===== Belge metni =====

|
BİZE GÖRE
Türk Ticaret Yasası değişiyor
Veysi Seviğ - 01 Mart 2005 Salı - Dünya
Ülkemizde 2005 yılının hemen başlarında özel hukuk açısından ve günlük ekonomik
yaşamımızı doğrudan etkilemesi söz konusu olabilecek iki yasa tasarısı gündeme
gelmiş bulunmaktadır.
Bu yasa tasarısından birisi Prof. Dr. Ernest E. Hirsh tarafından bundan yaklaşık
50 yıl önce kaleme alınmış ve 01.01.1957 tarihinde yürürlüğe giren Ticaret
Yasası'nın yenilenmesine yöneliktir. Diğeri ise Borçlar Yasası'nın yenilenmesi
ile ilgilidir.
Elli yıllık süreç içersinde özellikle Avrupa'da Ticaret Hukuku alanında ortaya
çıkan değişim yanında teknolojik gelişmeler ister istemez mevcut ekonomik hukuk
düzenini tam anlamı ile yenilemiş bulunmaktadır.

=====

• **Alıştırma**
Türk Ticaret Yasası'na ilişkin yazıya göre, yenilenmesi amaçlanan Ticaret Yasası hangi tarihte yürürlüğe girmiştir?

===== Veri kesiti =====

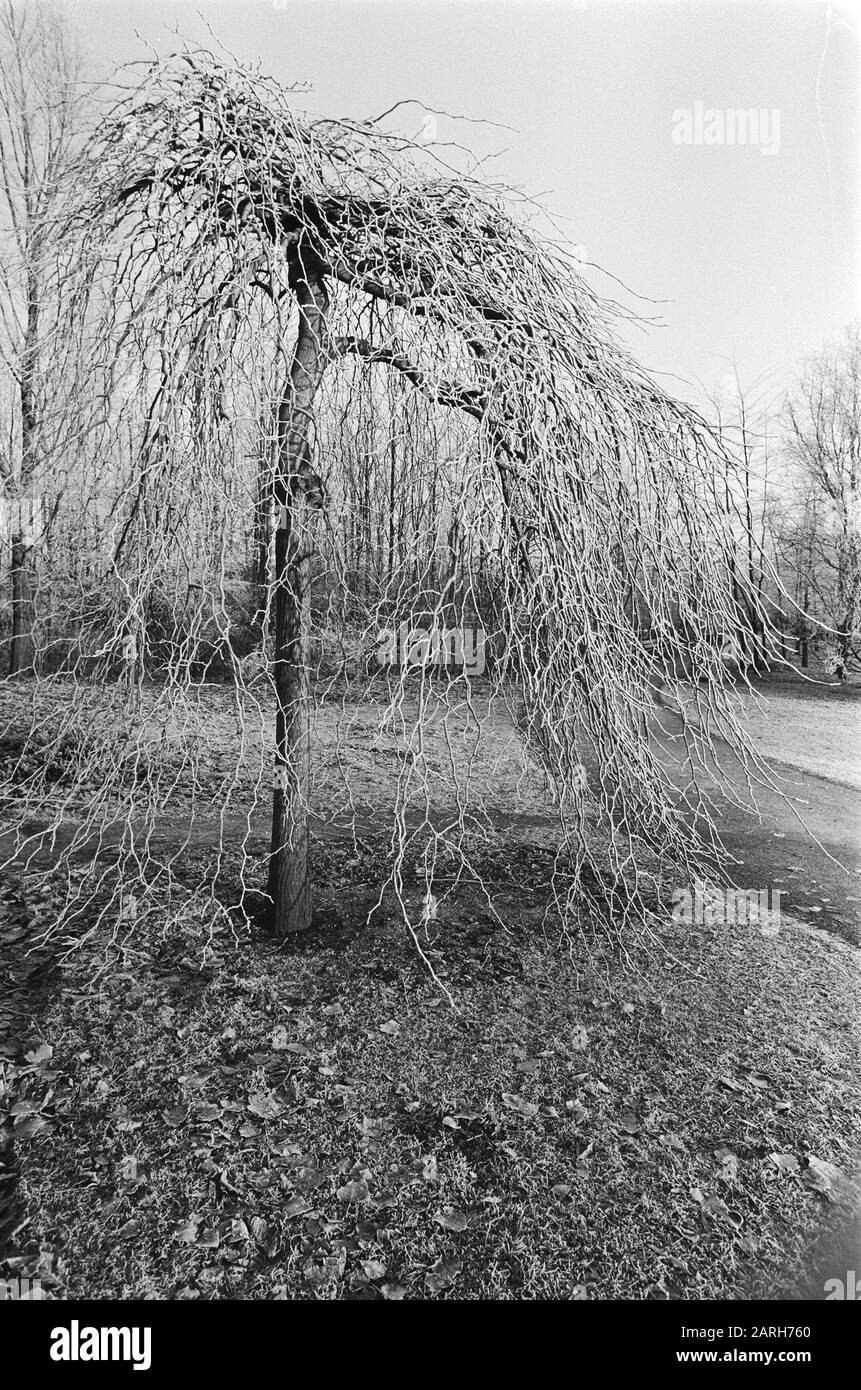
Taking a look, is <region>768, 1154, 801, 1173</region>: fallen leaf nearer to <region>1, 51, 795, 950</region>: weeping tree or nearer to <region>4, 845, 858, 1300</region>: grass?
<region>4, 845, 858, 1300</region>: grass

=====

• **Tamamlanan alıştırma**
01.01.1957 tarihinde yürürlüğe girmiştir.